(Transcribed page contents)
....

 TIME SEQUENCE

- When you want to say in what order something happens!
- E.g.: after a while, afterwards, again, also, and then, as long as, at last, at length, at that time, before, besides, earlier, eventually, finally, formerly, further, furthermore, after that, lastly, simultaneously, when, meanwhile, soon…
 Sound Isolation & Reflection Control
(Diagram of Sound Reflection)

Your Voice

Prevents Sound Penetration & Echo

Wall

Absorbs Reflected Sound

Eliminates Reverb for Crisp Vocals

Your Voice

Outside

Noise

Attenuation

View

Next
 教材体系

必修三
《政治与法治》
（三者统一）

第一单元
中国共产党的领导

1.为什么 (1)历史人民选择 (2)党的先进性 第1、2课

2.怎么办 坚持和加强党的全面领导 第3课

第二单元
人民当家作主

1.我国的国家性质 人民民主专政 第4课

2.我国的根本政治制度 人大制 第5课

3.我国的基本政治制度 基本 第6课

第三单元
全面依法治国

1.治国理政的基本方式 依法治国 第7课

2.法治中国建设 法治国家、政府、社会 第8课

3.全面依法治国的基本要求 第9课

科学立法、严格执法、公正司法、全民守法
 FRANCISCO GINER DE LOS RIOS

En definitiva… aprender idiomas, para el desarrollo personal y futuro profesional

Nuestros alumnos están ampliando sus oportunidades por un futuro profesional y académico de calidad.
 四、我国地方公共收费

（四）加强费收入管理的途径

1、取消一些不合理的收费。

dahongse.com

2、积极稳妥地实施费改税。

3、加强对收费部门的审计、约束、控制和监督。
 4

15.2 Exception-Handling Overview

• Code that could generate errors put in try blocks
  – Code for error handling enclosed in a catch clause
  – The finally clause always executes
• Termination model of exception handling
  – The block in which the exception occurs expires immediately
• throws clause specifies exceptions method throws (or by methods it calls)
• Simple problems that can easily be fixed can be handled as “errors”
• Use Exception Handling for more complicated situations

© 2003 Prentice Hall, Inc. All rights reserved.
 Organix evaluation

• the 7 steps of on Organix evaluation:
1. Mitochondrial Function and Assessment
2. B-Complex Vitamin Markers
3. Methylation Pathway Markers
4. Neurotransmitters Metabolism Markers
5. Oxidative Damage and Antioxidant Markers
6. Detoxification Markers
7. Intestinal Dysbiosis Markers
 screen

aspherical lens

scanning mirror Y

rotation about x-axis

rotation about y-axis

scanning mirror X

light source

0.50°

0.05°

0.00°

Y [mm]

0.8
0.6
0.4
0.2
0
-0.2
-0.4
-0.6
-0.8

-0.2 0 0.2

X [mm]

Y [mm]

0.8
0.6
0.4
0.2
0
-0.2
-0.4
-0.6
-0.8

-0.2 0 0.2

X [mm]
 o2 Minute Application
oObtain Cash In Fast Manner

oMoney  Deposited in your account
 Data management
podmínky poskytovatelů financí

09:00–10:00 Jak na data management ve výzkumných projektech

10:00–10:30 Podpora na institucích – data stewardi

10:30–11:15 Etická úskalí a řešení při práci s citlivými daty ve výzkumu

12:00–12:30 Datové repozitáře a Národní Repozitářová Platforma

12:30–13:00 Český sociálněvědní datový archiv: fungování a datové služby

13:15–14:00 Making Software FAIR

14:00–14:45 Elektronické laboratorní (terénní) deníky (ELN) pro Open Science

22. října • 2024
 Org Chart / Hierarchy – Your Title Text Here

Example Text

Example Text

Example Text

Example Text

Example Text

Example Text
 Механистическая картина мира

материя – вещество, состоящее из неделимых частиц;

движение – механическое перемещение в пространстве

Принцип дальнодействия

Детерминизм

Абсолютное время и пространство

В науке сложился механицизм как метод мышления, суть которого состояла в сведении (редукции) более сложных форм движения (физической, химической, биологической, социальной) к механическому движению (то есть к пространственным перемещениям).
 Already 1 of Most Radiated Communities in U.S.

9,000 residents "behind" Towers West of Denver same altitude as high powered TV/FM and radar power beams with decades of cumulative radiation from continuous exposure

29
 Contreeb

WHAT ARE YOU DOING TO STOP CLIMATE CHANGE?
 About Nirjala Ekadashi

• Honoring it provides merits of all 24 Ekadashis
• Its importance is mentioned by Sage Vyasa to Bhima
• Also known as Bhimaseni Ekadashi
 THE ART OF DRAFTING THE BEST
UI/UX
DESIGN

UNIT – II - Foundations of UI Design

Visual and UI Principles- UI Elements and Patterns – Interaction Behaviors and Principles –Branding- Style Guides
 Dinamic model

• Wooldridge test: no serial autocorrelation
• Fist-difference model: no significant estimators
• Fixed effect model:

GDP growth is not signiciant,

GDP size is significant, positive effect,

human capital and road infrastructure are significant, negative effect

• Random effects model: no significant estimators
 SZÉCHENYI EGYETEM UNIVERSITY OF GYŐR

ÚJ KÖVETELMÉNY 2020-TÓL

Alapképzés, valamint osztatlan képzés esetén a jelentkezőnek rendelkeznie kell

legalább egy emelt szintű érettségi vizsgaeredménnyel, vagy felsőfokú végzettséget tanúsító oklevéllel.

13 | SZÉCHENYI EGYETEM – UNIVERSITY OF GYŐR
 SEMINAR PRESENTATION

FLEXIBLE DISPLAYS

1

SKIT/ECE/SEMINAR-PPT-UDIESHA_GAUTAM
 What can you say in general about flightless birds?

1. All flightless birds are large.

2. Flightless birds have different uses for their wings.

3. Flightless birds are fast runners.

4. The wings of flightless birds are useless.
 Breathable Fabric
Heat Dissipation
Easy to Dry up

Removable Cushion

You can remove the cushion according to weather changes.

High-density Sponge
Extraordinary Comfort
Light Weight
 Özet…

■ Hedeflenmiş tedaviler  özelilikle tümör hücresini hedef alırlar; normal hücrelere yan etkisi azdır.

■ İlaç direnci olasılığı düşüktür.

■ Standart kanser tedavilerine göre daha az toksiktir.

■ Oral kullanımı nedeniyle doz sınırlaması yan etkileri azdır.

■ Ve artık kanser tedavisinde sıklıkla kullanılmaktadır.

....

Exercise |
The lines to extract from the data above begin with the line containing "clause always executes" and end with the line containing "methods it calls)". Extract them exactly, including both.

Task response |
  – The finally clause always executes
• Termination model of exception handling
  – The block in which the exception occurs expires immediately
• throws clause specifies exceptions method throws (or by methods it calls)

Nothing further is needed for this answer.